Task details ▸ Render the rows of collected data below as a numbered list, omitting every blank line.

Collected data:
## BEGIN
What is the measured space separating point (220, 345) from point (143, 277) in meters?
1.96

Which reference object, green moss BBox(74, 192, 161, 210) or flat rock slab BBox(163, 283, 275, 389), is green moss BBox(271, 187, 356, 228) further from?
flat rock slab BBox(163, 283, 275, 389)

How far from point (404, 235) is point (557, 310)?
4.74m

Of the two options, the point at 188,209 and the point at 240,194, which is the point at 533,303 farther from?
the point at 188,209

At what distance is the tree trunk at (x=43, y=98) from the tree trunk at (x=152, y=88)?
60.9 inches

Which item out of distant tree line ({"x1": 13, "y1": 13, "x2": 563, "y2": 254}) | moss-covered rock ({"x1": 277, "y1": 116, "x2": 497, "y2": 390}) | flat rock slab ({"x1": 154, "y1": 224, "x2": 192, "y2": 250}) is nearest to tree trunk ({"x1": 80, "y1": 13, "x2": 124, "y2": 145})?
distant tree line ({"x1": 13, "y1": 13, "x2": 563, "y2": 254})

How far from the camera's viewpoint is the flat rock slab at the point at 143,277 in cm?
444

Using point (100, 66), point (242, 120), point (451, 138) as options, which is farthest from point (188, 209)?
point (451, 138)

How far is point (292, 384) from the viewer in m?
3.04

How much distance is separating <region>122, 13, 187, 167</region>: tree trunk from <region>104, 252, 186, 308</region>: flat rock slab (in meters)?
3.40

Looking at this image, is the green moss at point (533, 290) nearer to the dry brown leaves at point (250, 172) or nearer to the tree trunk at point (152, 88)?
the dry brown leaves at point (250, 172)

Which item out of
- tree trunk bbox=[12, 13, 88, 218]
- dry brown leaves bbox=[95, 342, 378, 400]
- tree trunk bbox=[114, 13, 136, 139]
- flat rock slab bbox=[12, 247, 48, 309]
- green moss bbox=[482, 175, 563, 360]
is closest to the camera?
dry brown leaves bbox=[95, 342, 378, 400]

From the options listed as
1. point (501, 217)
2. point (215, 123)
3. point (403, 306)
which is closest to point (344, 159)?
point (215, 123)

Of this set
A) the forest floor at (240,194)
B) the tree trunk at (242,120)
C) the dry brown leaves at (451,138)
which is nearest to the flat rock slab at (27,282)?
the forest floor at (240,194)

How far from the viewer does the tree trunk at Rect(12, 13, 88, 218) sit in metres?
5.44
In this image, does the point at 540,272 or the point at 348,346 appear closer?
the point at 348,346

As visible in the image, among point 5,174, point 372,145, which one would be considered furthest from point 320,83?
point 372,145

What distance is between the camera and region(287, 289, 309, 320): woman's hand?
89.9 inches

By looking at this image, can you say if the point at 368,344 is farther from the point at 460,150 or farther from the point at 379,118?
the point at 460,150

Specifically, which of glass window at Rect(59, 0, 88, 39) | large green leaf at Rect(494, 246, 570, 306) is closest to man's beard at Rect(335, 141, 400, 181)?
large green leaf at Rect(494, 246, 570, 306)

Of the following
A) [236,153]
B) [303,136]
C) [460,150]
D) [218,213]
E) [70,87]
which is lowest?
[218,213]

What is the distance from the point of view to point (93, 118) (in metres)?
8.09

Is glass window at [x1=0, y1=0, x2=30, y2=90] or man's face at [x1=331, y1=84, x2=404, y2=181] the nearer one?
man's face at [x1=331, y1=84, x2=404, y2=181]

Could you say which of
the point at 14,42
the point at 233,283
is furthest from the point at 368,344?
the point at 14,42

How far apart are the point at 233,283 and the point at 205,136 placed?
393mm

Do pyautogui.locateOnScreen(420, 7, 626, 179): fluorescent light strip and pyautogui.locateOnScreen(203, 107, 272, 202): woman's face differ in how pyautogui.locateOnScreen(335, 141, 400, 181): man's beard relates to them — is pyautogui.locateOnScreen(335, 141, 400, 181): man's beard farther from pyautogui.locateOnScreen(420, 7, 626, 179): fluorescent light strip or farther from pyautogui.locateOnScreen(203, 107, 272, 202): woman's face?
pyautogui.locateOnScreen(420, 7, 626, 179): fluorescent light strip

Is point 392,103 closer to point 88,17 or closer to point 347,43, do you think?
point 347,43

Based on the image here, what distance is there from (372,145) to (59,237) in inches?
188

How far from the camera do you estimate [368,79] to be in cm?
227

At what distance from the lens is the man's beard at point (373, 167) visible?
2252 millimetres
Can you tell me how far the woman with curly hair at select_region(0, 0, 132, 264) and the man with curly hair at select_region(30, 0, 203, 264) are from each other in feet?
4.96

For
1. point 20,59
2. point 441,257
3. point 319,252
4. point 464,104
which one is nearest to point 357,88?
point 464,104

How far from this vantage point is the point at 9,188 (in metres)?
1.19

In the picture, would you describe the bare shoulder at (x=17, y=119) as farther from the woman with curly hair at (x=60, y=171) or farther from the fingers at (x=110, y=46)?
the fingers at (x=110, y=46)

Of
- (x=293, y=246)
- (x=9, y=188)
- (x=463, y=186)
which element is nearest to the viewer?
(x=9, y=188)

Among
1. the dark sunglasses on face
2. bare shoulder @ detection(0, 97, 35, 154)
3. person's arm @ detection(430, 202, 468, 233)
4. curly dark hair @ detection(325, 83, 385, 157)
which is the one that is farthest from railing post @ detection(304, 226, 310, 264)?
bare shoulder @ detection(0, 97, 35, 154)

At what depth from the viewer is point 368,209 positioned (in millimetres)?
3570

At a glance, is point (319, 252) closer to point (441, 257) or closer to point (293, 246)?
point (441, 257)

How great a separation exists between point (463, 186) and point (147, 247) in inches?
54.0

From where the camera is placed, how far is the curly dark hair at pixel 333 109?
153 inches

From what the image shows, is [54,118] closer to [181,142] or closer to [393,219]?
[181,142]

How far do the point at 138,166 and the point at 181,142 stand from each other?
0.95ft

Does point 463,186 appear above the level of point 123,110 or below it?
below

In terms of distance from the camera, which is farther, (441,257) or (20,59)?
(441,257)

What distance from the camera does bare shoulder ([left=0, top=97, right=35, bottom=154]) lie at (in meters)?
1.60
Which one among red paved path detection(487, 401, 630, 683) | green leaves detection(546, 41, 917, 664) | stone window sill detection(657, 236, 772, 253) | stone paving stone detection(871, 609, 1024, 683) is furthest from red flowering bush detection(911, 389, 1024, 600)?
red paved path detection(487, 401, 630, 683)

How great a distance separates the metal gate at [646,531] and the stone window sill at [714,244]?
## END
Response to the exercise ▸
1. What is the measured space separating point (220, 345) from point (143, 277) in meters?
2. 1.96
3. Which reference object, green moss BBox(74, 192, 161, 210) or flat rock slab BBox(163, 283, 275, 389), is green moss BBox(271, 187, 356, 228) further from?
4. flat rock slab BBox(163, 283, 275, 389)
5. How far from point (404, 235) is point (557, 310)?
6. 4.74m
7. Of the two options, the point at 188,209 and the point at 240,194, which is the point at 533,303 farther from?
8. the point at 188,209
9. At what distance is the tree trunk at (x=43, y=98) from the tree trunk at (x=152, y=88)?
10. 60.9 inches
11. Which item out of distant tree line ({"x1": 13, "y1": 13, "x2": 563, "y2": 254}) | moss-covered rock ({"x1": 277, "y1": 116, "x2": 497, "y2": 390}) | flat rock slab ({"x1": 154, "y1": 224, "x2": 192, "y2": 250}) is nearest to tree trunk ({"x1": 80, "y1": 13, "x2": 124, "y2": 145})?
12. distant tree line ({"x1": 13, "y1": 13, "x2": 563, "y2": 254})
13. How far from the camera's viewpoint is the flat rock slab at the point at 143,277 in cm?
14. 444
15. Using point (100, 66), point (242, 120), point (451, 138) as options, which is farthest from point (188, 209)?
16. point (451, 138)
17. How far is point (292, 384) from the viewer in m?
18. 3.04
19. How much distance is separating <region>122, 13, 187, 167</region>: tree trunk from <region>104, 252, 186, 308</region>: flat rock slab (in meters)?
20. 3.40
21. Looking at this image, is the green moss at point (533, 290) nearer to the dry brown leaves at point (250, 172) or nearer to the tree trunk at point (152, 88)?
22. the dry brown leaves at point (250, 172)
23. Which item out of
24. - tree trunk bbox=[12, 13, 88, 218]
25. - dry brown leaves bbox=[95, 342, 378, 400]
26. - tree trunk bbox=[114, 13, 136, 139]
27. - flat rock slab bbox=[12, 247, 48, 309]
28. - green moss bbox=[482, 175, 563, 360]
29. is closest to the camera?
30. dry brown leaves bbox=[95, 342, 378, 400]
31. From the options listed as
32. 1. point (501, 217)
33. 2. point (215, 123)
34. 3. point (403, 306)
35. which is closest to point (344, 159)?
36. point (215, 123)
37. Of this set
38. A) the forest floor at (240,194)
39. B) the tree trunk at (242,120)
40. C) the dry brown leaves at (451,138)
41. which is nearest to the flat rock slab at (27,282)?
42. the forest floor at (240,194)
43. How far from the viewer does the tree trunk at Rect(12, 13, 88, 218) sit in metres?
44. 5.44
45. In this image, does the point at 540,272 or the point at 348,346 appear closer?
46. the point at 348,346
47. As visible in the image, among point 5,174, point 372,145, which one would be considered furthest from point 320,83?
48. point 372,145
49. What distance is between the camera and region(287, 289, 309, 320): woman's hand?
50. 89.9 inches
51. By looking at this image, can you say if the point at 368,344 is farther from the point at 460,150 or farther from the point at 379,118?
52. the point at 460,150
53. Specifically, which of glass window at Rect(59, 0, 88, 39) | large green leaf at Rect(494, 246, 570, 306) is closest to man's beard at Rect(335, 141, 400, 181)?
54. large green leaf at Rect(494, 246, 570, 306)
55. Of the following
56. A) [236,153]
57. B) [303,136]
58. C) [460,150]
59. D) [218,213]
60. E) [70,87]
61. which is lowest?
62. [218,213]
63. What is the distance from the point of view to point (93, 118) (in metres)?
64. 8.09
65. Is glass window at [x1=0, y1=0, x2=30, y2=90] or man's face at [x1=331, y1=84, x2=404, y2=181] the nearer one?
66. man's face at [x1=331, y1=84, x2=404, y2=181]
67. Could you say which of
68. the point at 14,42
69. the point at 233,283
70. is furthest from the point at 368,344?
71. the point at 14,42
72. How far apart are the point at 233,283 and the point at 205,136 placed?
73. 393mm
74. Do pyautogui.locateOnScreen(420, 7, 626, 179): fluorescent light strip and pyautogui.locateOnScreen(203, 107, 272, 202): woman's face differ in how pyautogui.locateOnScreen(335, 141, 400, 181): man's beard relates to them — is pyautogui.locateOnScreen(335, 141, 400, 181): man's beard farther from pyautogui.locateOnScreen(420, 7, 626, 179): fluorescent light strip or farther from pyautogui.locateOnScreen(203, 107, 272, 202): woman's face?
75. pyautogui.locateOnScreen(420, 7, 626, 179): fluorescent light strip
76. Is point 392,103 closer to point 88,17 or closer to point 347,43, do you think?
77. point 347,43
78. Based on the image here, what distance is there from (372,145) to (59,237) in inches?
79. 188
80. How far from the camera do you estimate [368,79] to be in cm?
81. 227
82. At what distance from the lens is the man's beard at point (373, 167) visible?
83. 2252 millimetres
84. Can you tell me how far the woman with curly hair at select_region(0, 0, 132, 264) and the man with curly hair at select_region(30, 0, 203, 264) are from each other in feet?
85. 4.96
86. For
87. 1. point 20,59
88. 2. point 441,257
89. 3. point 319,252
90. 4. point 464,104
91. which one is nearest to point 357,88?
92. point 464,104
93. How far from this vantage point is the point at 9,188 (in metres)?
94. 1.19
95. In the picture, would you describe the bare shoulder at (x=17, y=119) as farther from the woman with curly hair at (x=60, y=171) or farther from the fingers at (x=110, y=46)?
96. the fingers at (x=110, y=46)
97. Of
98. - (x=293, y=246)
99. - (x=9, y=188)
100. - (x=463, y=186)
101. which element is nearest to the viewer?
102. (x=9, y=188)
103. Among
104. 1. the dark sunglasses on face
105. 2. bare shoulder @ detection(0, 97, 35, 154)
106. 3. person's arm @ detection(430, 202, 468, 233)
107. 4. curly dark hair @ detection(325, 83, 385, 157)
108. which is the one that is farthest from railing post @ detection(304, 226, 310, 264)?
109. bare shoulder @ detection(0, 97, 35, 154)
110. At what depth from the viewer is point 368,209 positioned (in millimetres)?
111. 3570
112. At a glance, is point (319, 252) closer to point (441, 257) or closer to point (293, 246)?
113. point (441, 257)
114. How great a separation exists between point (463, 186) and point (147, 247) in inches?
115. 54.0
116. From where the camera is placed, how far is the curly dark hair at pixel 333 109?
117. 153 inches
118. From what the image shows, is [54,118] closer to [181,142] or closer to [393,219]?
119. [181,142]
120. How far do the point at 138,166 and the point at 181,142 stand from each other?
121. 0.95ft
122. Does point 463,186 appear above the level of point 123,110 or below it?
123. below
124. In terms of distance from the camera, which is farther, (441,257) or (20,59)?
125. (441,257)
126. What distance from the camera does bare shoulder ([left=0, top=97, right=35, bottom=154]) lie at (in meters)?
127. 1.60
128. Which one among red paved path detection(487, 401, 630, 683) | green leaves detection(546, 41, 917, 664) | stone window sill detection(657, 236, 772, 253) | stone paving stone detection(871, 609, 1024, 683) is furthest from red flowering bush detection(911, 389, 1024, 600)?
129. red paved path detection(487, 401, 630, 683)
130. How great a distance separates the metal gate at [646,531] and the stone window sill at [714,244]?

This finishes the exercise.